(DOCUMENT SEGMENT):
An inexpensive mic system with good quality sound reproduction.

“Cheap” has more than one meaning. The two most common definitions are “inexpensive” and “flimsy.” The term “inexpensive” is a measurable quantity and, hence, is objective in nature, while “flimsy” is a subjective judgment. While it’s possible for a product to be inexpensive and not flimsy, there is a greater likelihood for inexpensive products to be flimsier than their more expensive counterparts. When potential customers hear “cheap,” a lot of context is necessary for them to sort out what is meant.

Shure is known for high-quality products at prices across a moderately broad range. I was sent a bundle of technology from Shure that included a BLX4 wireless receiver and BLX1 bodypack transmitter, along with two microphones; a PGA31 headworn and CVL-B/C lavalier mic. As I started my research to get the facts about this technology, I was truly shocked to discover that it very solidly fits the “inexpensive” definition of cheap. I set about determining how it would fare in terms of our other metric.

The BLX4 wireless receiver is the largest piece of the system, about 6in. long, 4in. deep, and a bit more than 1in. tall. Its molded black ABS plastic case is very lightweight—only 8.5oz.—but actually feels sturdy despite its lack of mass. It’s also dead simple. The front panel features LEDs to indicate readiness and signal level, along with a two-digit LED group/channel display, pushbuttons to determine group and channel, and a power pushbutton. Its rear panel has only a DC power inlet, power cord tie-off, and both XLR and 1/4in. TRS outputs, representing mic and instrument levels, respectively. I turned the receiver over in my hands a few times before I came to grips with the fact that it has no antenna jacks. Shure has developed internal antenna technology sufficient to give the system a range of 300ft., so long as line-of-sight is maintained.

The BLX1 bodypack transmitter is similarly lightweight and small, calling to mind a deck of playing cards in terms of size and dimensions, and weighing about 2.5oz. without its two AA batteries. Atop its molded black ABS case are a TA4 4-pin mic jack, a sliding power switch, an LED indicating power and battery status, and the unit’s antenna, which is formed of flexible rubber and is just short of 4in. long. The lower half of the case is a door, hinged along the bottom for access to the transmitter’s battery compartment, display, and controls. As with the BLX4 receiver, there are group and channel pushbuttons as well as an LED display to indicate the choice made with those buttons. There is also a flush knob that adjusts the transmitter’s audio gain.

I have one substantial complaint about the system in general, and it manifests both in the receiver and in the bodypack: The printed labeling is very small. I understand that there’s only so much real estate available on such small enclosures, but the readability of tiny letters can be improved by increasing the color contrast. The cases are a dark charcoal color, and the print is off-white. Bright, titanium-dioxide white would be very welcome as a means for improving readability.

(TASK INSTRUCTIONS):
A – Print the passage of the wireless mic review starting at "An inexpensive mic" and ending at "what is meant.", reproduced word for word.
B – In the wireless mic review, how much does the BLX4 wireless receiver weigh?

(SUPPLIED ENTRIES):
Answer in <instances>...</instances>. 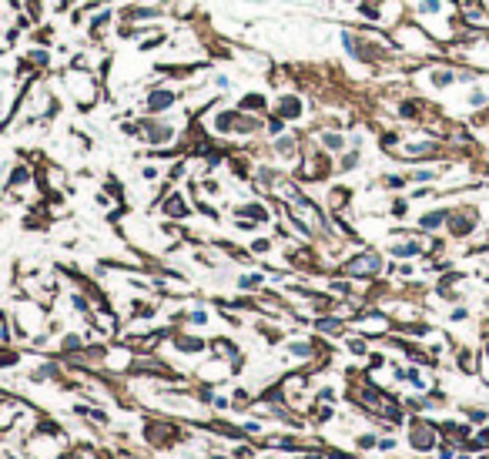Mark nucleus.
Segmentation results:
<instances>
[{"instance_id":"obj_1","label":"nucleus","mask_w":489,"mask_h":459,"mask_svg":"<svg viewBox=\"0 0 489 459\" xmlns=\"http://www.w3.org/2000/svg\"><path fill=\"white\" fill-rule=\"evenodd\" d=\"M171 104H175V94H171V91H154L151 101H148L151 111H164V107H171Z\"/></svg>"},{"instance_id":"obj_3","label":"nucleus","mask_w":489,"mask_h":459,"mask_svg":"<svg viewBox=\"0 0 489 459\" xmlns=\"http://www.w3.org/2000/svg\"><path fill=\"white\" fill-rule=\"evenodd\" d=\"M262 104H265V97H258V94H248L241 101V107H262Z\"/></svg>"},{"instance_id":"obj_8","label":"nucleus","mask_w":489,"mask_h":459,"mask_svg":"<svg viewBox=\"0 0 489 459\" xmlns=\"http://www.w3.org/2000/svg\"><path fill=\"white\" fill-rule=\"evenodd\" d=\"M325 145H329V148H342V137H335V134H329V137H325Z\"/></svg>"},{"instance_id":"obj_5","label":"nucleus","mask_w":489,"mask_h":459,"mask_svg":"<svg viewBox=\"0 0 489 459\" xmlns=\"http://www.w3.org/2000/svg\"><path fill=\"white\" fill-rule=\"evenodd\" d=\"M433 81L439 84V88H446V84L452 81V74H449V71H439V74H436V77H433Z\"/></svg>"},{"instance_id":"obj_7","label":"nucleus","mask_w":489,"mask_h":459,"mask_svg":"<svg viewBox=\"0 0 489 459\" xmlns=\"http://www.w3.org/2000/svg\"><path fill=\"white\" fill-rule=\"evenodd\" d=\"M469 104H473V107H482V104H486V94H482V91H473V97H469Z\"/></svg>"},{"instance_id":"obj_4","label":"nucleus","mask_w":489,"mask_h":459,"mask_svg":"<svg viewBox=\"0 0 489 459\" xmlns=\"http://www.w3.org/2000/svg\"><path fill=\"white\" fill-rule=\"evenodd\" d=\"M419 7H422L425 14H436V10H442V4H439V0H422Z\"/></svg>"},{"instance_id":"obj_2","label":"nucleus","mask_w":489,"mask_h":459,"mask_svg":"<svg viewBox=\"0 0 489 459\" xmlns=\"http://www.w3.org/2000/svg\"><path fill=\"white\" fill-rule=\"evenodd\" d=\"M281 114H292V118H298V114H302L298 97H285V101H281Z\"/></svg>"},{"instance_id":"obj_6","label":"nucleus","mask_w":489,"mask_h":459,"mask_svg":"<svg viewBox=\"0 0 489 459\" xmlns=\"http://www.w3.org/2000/svg\"><path fill=\"white\" fill-rule=\"evenodd\" d=\"M442 218H446V215H442V211H436V215H429V218H422V225H425V228H433V225H439Z\"/></svg>"}]
</instances>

(SOLUTIONS TO EACH TASK):
A –
An inexpensive mic system with good quality sound reproduction.

“Cheap” has more than one meaning. The two most common definitions are “inexpensive” and “flimsy.” The term “inexpensive” is a measurable quantity and, hence, is objective in nature, while “flimsy” is a subjective judgment. While it’s possible for a product to be inexpensive and not flimsy, there is a greater likelihood for inexpensive products to be flimsier than their more expensive counterparts. When potential customers hear “cheap,” a lot of context is necessary for them to sort out what is meant.

B – 8.5oz.